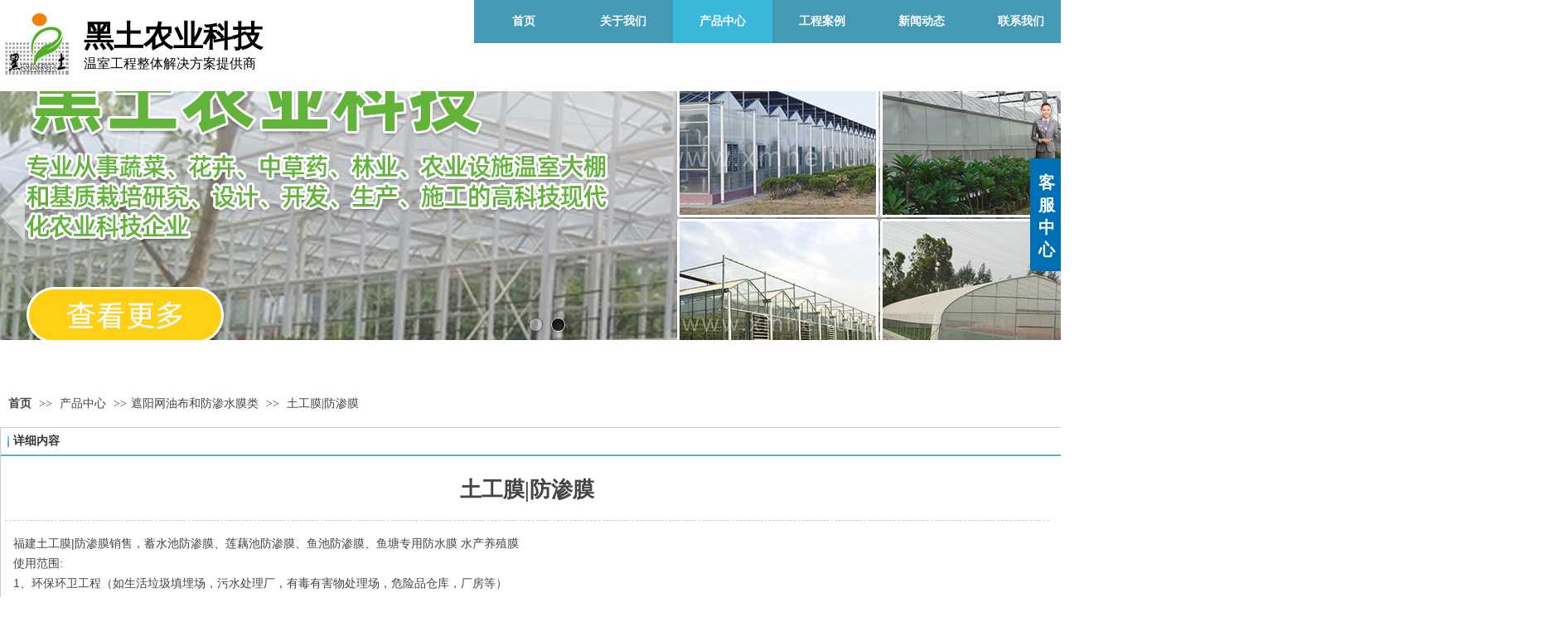

--- FILE ---
content_type: text/html;charset=gbk
request_url: http://www.heitukj.com/Public/UserOperate.php
body_size: 294
content:
{"ip":"8","pv":"11"}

● **Goal of the exercise**: Every record above should come back exactly, but without its pictures.

● **Solution to this exercise**:
--- FILE ---
content_type: text/html;charset=gbk
request_url: http://www.heitukj.com/Public/UserOperate.php
body_size: 294
content:
{"ip":"8","pv":"11"}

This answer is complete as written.